▸ What is required:
Copy exactly the lines starting at the one that contains "New Dimensions" and running through the end of the material below. Exclude any pictures.

▬▬▬▬▬▬

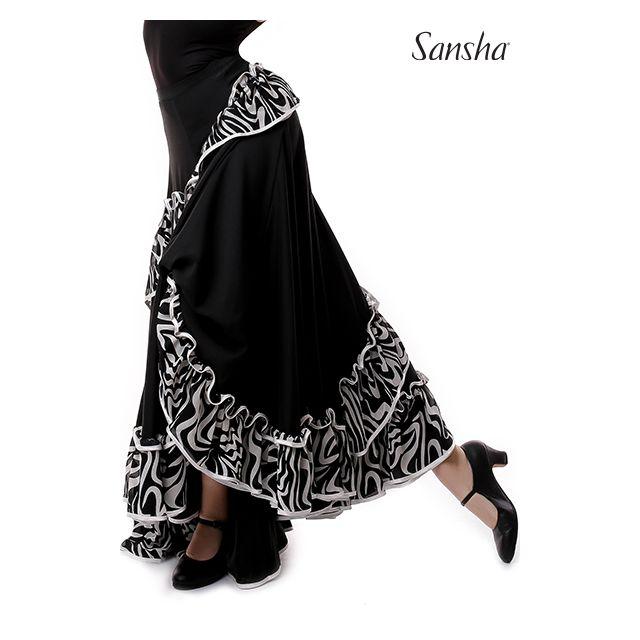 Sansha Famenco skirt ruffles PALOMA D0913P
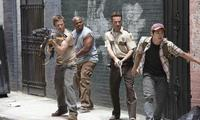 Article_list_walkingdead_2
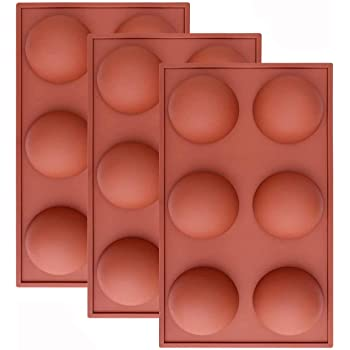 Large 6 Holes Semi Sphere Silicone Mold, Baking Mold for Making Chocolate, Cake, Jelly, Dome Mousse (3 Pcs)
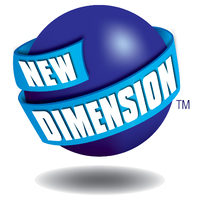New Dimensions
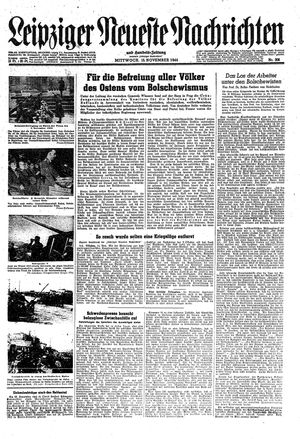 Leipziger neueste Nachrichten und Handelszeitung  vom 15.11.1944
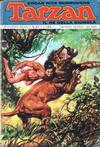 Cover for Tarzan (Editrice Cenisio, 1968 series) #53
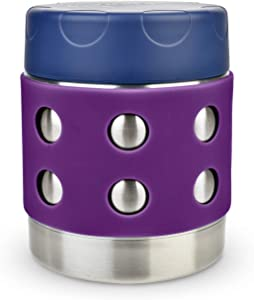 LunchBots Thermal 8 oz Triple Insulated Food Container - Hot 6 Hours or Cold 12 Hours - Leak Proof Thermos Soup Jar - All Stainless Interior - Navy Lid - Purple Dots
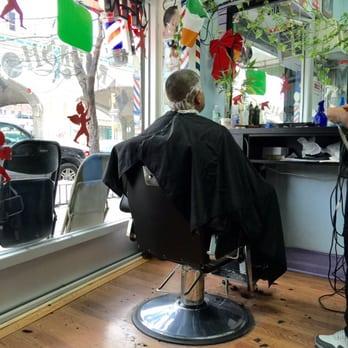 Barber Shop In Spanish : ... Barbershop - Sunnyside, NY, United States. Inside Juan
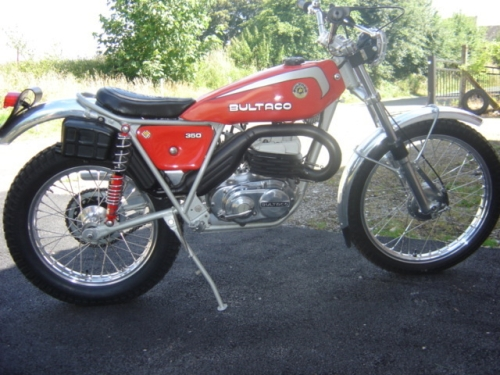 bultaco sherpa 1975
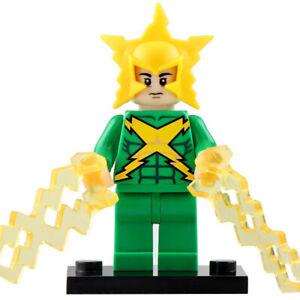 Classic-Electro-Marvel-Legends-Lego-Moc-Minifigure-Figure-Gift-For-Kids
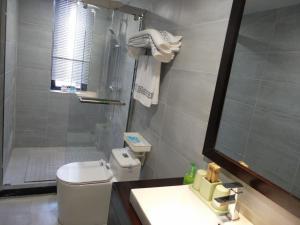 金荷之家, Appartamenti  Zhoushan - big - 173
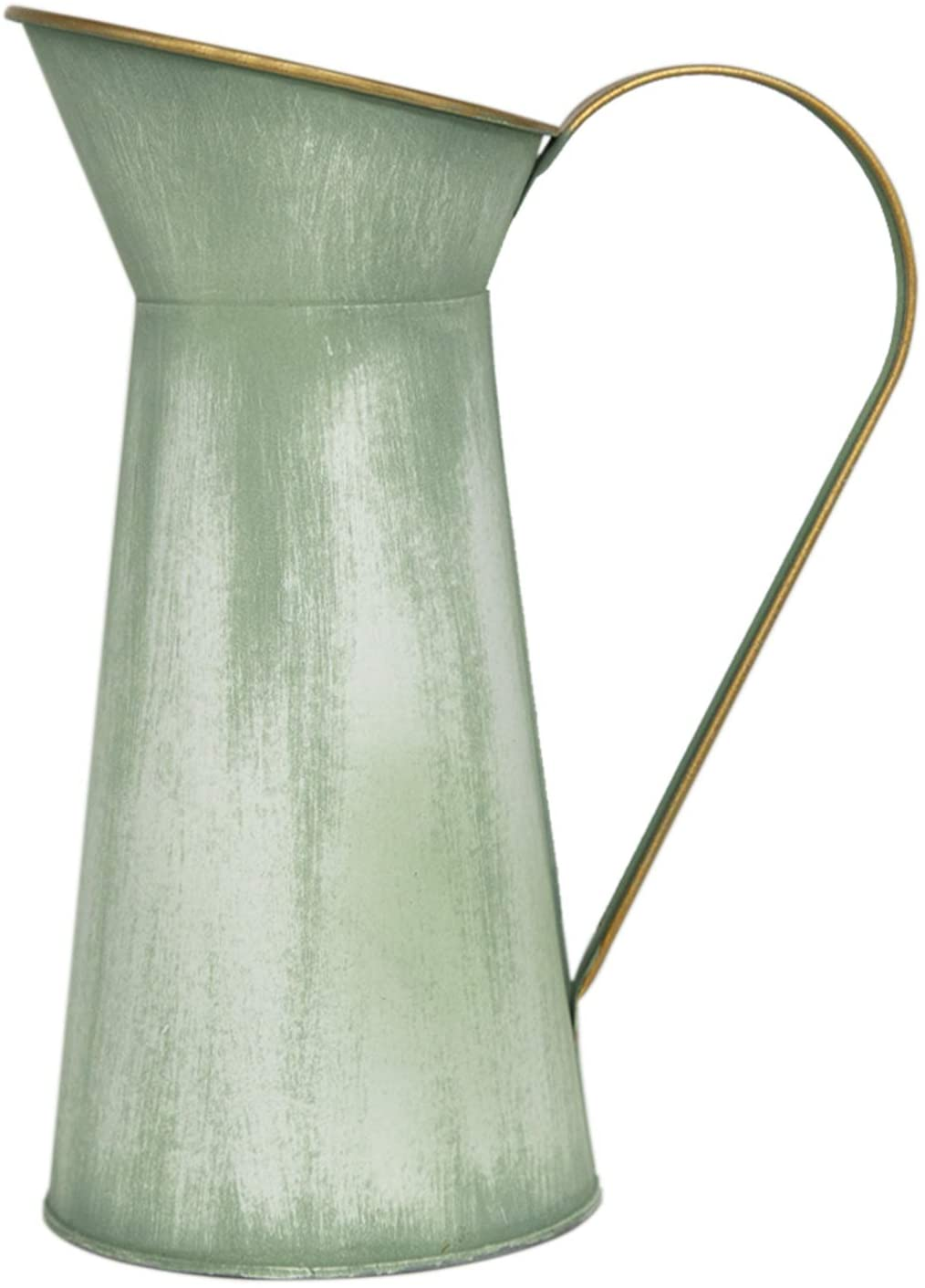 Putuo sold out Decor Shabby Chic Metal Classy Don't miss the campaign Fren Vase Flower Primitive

▬▬▬▬▬▬

▸ Task output:
New Dimensions
 Leipziger neueste Nachrichten und Handelszeitung  vom 15.11.1944
 Cover for Tarzan (Editrice Cenisio, 1968 series) #53
 LunchBots Thermal 8 oz Triple Insulated Food Container - Hot 6 Hours or Cold 12 Hours - Leak Proof Thermos Soup Jar - All Stainless Interior - Navy Lid - Purple Dots
 Barber Shop In Spanish : ... Barbershop - Sunnyside, NY, United States. Inside Juan
 bultaco sherpa 1975
 Classic-Electro-Marvel-Legends-Lego-Moc-Minifigure-Figure-Gift-For-Kids
 金荷之家, Appartamenti  Zhoushan - big - 173
 Putuo sold out Decor Shabby Chic Metal Classy Don't miss the campaign Fren Vase Flower Primitive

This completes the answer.